* What is required
Copy each line below without leaving any out.
##### Supplied records
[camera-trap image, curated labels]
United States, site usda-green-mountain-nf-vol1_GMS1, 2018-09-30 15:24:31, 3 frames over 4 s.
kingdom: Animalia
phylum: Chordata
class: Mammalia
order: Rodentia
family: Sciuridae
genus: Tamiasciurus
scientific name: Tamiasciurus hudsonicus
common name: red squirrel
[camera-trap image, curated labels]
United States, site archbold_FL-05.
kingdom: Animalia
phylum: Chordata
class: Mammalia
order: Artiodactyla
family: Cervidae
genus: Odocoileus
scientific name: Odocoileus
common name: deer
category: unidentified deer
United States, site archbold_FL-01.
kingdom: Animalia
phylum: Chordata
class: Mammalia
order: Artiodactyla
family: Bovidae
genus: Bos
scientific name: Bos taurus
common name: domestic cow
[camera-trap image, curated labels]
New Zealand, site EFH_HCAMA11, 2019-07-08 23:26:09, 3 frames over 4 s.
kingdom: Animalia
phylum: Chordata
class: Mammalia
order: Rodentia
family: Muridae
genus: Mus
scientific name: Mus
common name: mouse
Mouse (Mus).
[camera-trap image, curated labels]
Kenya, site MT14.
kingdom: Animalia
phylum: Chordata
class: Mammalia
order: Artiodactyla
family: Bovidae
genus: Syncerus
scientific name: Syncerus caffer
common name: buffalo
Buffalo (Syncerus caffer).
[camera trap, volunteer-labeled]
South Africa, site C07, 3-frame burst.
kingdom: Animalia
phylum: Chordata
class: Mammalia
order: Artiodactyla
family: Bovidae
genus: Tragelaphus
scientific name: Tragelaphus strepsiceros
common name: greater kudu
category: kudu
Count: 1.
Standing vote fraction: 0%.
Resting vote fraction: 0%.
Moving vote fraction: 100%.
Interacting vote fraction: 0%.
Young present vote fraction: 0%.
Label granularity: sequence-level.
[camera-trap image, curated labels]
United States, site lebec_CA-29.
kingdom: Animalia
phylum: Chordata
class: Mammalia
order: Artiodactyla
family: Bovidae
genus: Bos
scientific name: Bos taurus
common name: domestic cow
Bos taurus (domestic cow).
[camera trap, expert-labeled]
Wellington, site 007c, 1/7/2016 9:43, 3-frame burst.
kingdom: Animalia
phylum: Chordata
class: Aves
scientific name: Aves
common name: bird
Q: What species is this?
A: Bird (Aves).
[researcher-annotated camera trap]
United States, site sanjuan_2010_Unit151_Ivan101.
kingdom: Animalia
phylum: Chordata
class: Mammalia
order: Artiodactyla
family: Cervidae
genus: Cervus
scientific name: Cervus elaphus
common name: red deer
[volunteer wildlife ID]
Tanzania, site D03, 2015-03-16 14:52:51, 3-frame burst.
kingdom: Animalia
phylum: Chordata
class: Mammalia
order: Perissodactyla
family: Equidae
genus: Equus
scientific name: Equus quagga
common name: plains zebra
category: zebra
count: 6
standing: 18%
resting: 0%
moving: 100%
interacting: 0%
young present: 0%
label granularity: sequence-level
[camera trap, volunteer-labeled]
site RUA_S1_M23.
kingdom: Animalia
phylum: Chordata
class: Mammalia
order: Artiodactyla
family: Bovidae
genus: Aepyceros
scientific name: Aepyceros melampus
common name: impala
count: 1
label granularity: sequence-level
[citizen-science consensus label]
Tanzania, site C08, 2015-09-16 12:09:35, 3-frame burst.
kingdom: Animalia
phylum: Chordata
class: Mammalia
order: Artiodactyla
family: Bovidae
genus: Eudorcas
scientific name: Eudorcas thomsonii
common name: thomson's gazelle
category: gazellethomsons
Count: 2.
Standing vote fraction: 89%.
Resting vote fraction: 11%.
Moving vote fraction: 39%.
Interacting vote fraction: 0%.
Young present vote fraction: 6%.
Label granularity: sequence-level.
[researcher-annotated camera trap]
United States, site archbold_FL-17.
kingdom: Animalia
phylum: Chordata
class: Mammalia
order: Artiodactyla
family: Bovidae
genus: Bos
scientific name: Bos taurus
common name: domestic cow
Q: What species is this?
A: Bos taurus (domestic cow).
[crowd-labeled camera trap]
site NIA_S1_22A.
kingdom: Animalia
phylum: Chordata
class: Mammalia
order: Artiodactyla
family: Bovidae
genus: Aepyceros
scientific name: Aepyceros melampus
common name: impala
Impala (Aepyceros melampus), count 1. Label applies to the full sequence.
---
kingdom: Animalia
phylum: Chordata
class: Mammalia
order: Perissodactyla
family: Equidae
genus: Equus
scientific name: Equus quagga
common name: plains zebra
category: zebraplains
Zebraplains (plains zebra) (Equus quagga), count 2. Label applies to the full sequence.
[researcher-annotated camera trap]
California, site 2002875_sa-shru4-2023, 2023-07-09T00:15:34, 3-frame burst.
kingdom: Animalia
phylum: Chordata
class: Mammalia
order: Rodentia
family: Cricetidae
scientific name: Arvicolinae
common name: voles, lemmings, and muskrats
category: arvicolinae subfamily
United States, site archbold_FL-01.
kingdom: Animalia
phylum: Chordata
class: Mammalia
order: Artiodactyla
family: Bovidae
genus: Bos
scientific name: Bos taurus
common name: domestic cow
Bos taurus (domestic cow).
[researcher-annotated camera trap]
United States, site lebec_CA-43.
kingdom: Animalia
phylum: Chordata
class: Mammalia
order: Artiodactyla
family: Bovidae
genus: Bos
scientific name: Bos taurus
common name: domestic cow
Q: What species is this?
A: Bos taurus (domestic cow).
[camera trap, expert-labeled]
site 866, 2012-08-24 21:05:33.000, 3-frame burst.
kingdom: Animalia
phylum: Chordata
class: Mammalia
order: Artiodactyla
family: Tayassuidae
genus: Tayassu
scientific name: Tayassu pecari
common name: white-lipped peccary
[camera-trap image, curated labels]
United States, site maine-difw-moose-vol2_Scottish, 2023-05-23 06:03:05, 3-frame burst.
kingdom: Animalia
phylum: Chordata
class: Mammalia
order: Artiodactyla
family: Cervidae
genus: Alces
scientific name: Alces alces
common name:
##########
* Answer
[camera-trap image, curated labels]
United States, site usda-green-mountain-nf-vol1_GMS1, 2018-09-30 15:24:31, 3 frames over 4 s.
kingdom: Animalia
phylum: Chordata
class: Mammalia
order: Rodentia
family: Sciuridae
genus: Tamiasciurus
scientific name: Tamiasciurus hudsonicus
common name: red squirrel
[camera-trap image, curated labels]
United States, site archbold_FL-05.
kingdom: Animalia
phylum: Chordata
class: Mammalia
order: Artiodactyla
family: Cervidae
genus: Odocoileus
scientific name: Odocoileus
common name: deer
category: unidentified deer
United States, site archbold_FL-01.
kingdom: Animalia
phylum: Chordata
class: Mammalia
order: Artiodactyla
family: Bovidae
genus: Bos
scientific name: Bos taurus
common name: domestic cow
[camera-trap image, curated labels]
New Zealand, site EFH_HCAMA11, 2019-07-08 23:26:09, 3 frames over 4 s.
kingdom: Animalia
phylum: Chordata
class: Mammalia
order: Rodentia
family: Muridae
genus: Mus
scientific name: Mus
common name: mouse
Mouse (Mus).
[camera-trap image, curated labels]
Kenya, site MT14.
kingdom: Animalia
phylum: Chordata
class: Mammalia
order: Artiodactyla
family: Bovidae
genus: Syncerus
scientific name: Syncerus caffer
common name: buffalo
Buffalo (Syncerus caffer).
[camera trap, volunteer-labeled]
South Africa, site C07, 3-frame burst.
kingdom: Animalia
phylum: Chordata
class: Mammalia
order: Artiodactyla
family: Bovidae
genus: Tragelaphus
scientific name: Tragelaphus strepsiceros
common name: greater kudu
category: kudu
Count: 1.
Standing vote fraction: 0%.
Resting vote fraction: 0%.
Moving vote fraction: 100%.
Interacting vote fraction: 0%.
Young present vote fraction: 0%.
Label granularity: sequence-level.
[camera-trap image, curated labels]
United States, site lebec_CA-29.
kingdom: Animalia
phylum: Chordata
class: Mammalia
order: Artiodactyla
family: Bovidae
genus: Bos
scientific name: Bos taurus
common name: domestic cow
Bos taurus (domestic cow).
[camera trap, expert-labeled]
Wellington, site 007c, 1/7/2016 9:43, 3-frame burst.
kingdom: Animalia
phylum: Chordata
class: Aves
scientific name: Aves
common name: bird
Q: What species is this?
A: Bird (Aves).
[researcher-annotated camera trap]
United States, site sanjuan_2010_Unit151_Ivan101.
kingdom: Animalia
phylum: Chordata
class: Mammalia
order: Artiodactyla
family: Cervidae
genus: Cervus
scientific name: Cervus elaphus
common name: red deer
[volunteer wildlife ID]
Tanzania, site D03, 2015-03-16 14:52:51, 3-frame burst.
kingdom: Animalia
phylum: Chordata
class: Mammalia
order: Perissodactyla
family: Equidae
genus: Equus
scientific name: Equus quagga
common name: plains zebra
category: zebra
count: 6
standing: 18%
resting: 0%
moving: 100%
interacting: 0%
young present: 0%
label granularity: sequence-level
[camera trap, volunteer-labeled]
site RUA_S1_M23.
kingdom: Animalia
phylum: Chordata
class: Mammalia
order: Artiodactyla
family: Bovidae
genus: Aepyceros
scientific name: Aepyceros melampus
common name: impala
count: 1
label granularity: sequence-level
[citizen-science consensus label]
Tanzania, site C08, 2015-09-16 12:09:35, 3-frame burst.
kingdom: Animalia
phylum: Chordata
class: Mammalia
order: Artiodactyla
family: Bovidae
genus: Eudorcas
scientific name: Eudorcas thomsonii
common name: thomson's gazelle
category: gazellethomsons
Count: 2.
Standing vote fraction: 89%.
Resting vote fraction: 11%.
Moving vote fraction: 39%.
Interacting vote fraction: 0%.
Young present vote fraction: 6%.
Label granularity: sequence-level.
[researcher-annotated camera trap]
United States, site archbold_FL-17.
kingdom: Animalia
phylum: Chordata
class: Mammalia
order: Artiodactyla
family: Bovidae
genus: Bos
scientific name: Bos taurus
common name: domestic cow
Q: What species is this?
A: Bos taurus (domestic cow).
[crowd-labeled camera trap]
site NIA_S1_22A.
kingdom: Animalia
phylum: Chordata
class: Mammalia
order: Artiodactyla
family: Bovidae
genus: Aepyceros
scientific name: Aepyceros melampus
common name: impala
Impala (Aepyceros melampus), count 1. Label applies to the full sequence.
---
kingdom: Animalia
phylum: Chordata
class: Mammalia
order: Perissodactyla
family: Equidae
genus: Equus
scientific name: Equus quagga
common name: plains zebra
category: zebraplains
Zebraplains (plains zebra) (Equus quagga), count 2. Label applies to the full sequence.
[researcher-annotated camera trap]
California, site 2002875_sa-shru4-2023, 2023-07-09T00:15:34, 3-frame burst.
kingdom: Animalia
phylum: Chordata
class: Mammalia
order: Rodentia
family: Cricetidae
scientific name: Arvicolinae
common name: voles, lemmings, and muskrats
category: arvicolinae subfamily
United States, site archbold_FL-01.
kingdom: Animalia
phylum: Chordata
class: Mammalia
order: Artiodactyla
family: Bovidae
genus: Bos
scientific name: Bos taurus
common name: domestic cow
Bos taurus (domestic cow).
[researcher-annotated camera trap]
United States, site lebec_CA-43.
kingdom: Animalia
phylum: Chordata
class: Mammalia
order: Artiodactyla
family: Bovidae
genus: Bos
scientific name: Bos taurus
common name: domestic cow
Q: What species is this?
A: Bos taurus (domestic cow).
[camera trap, expert-labeled]
site 866, 2012-08-24 21:05:33.000, 3-frame burst.
kingdom: Animalia
phylum: Chordata
class: Mammalia
order: Artiodactyla
family: Tayassuidae
genus: Tayassu
scientific name: Tayassu pecari
common name: white-lipped peccary
[camera-trap image, curated labels]
United States, site maine-difw-moose-vol2_Scottish, 2023-05-23 06:03:05, 3-frame burst.
kingdom: Animalia
phylum: Chordata
class: Mammalia
order: Artiodactyla
family: Cervidae
genus: Alces
scientific name: Alces alces
common name:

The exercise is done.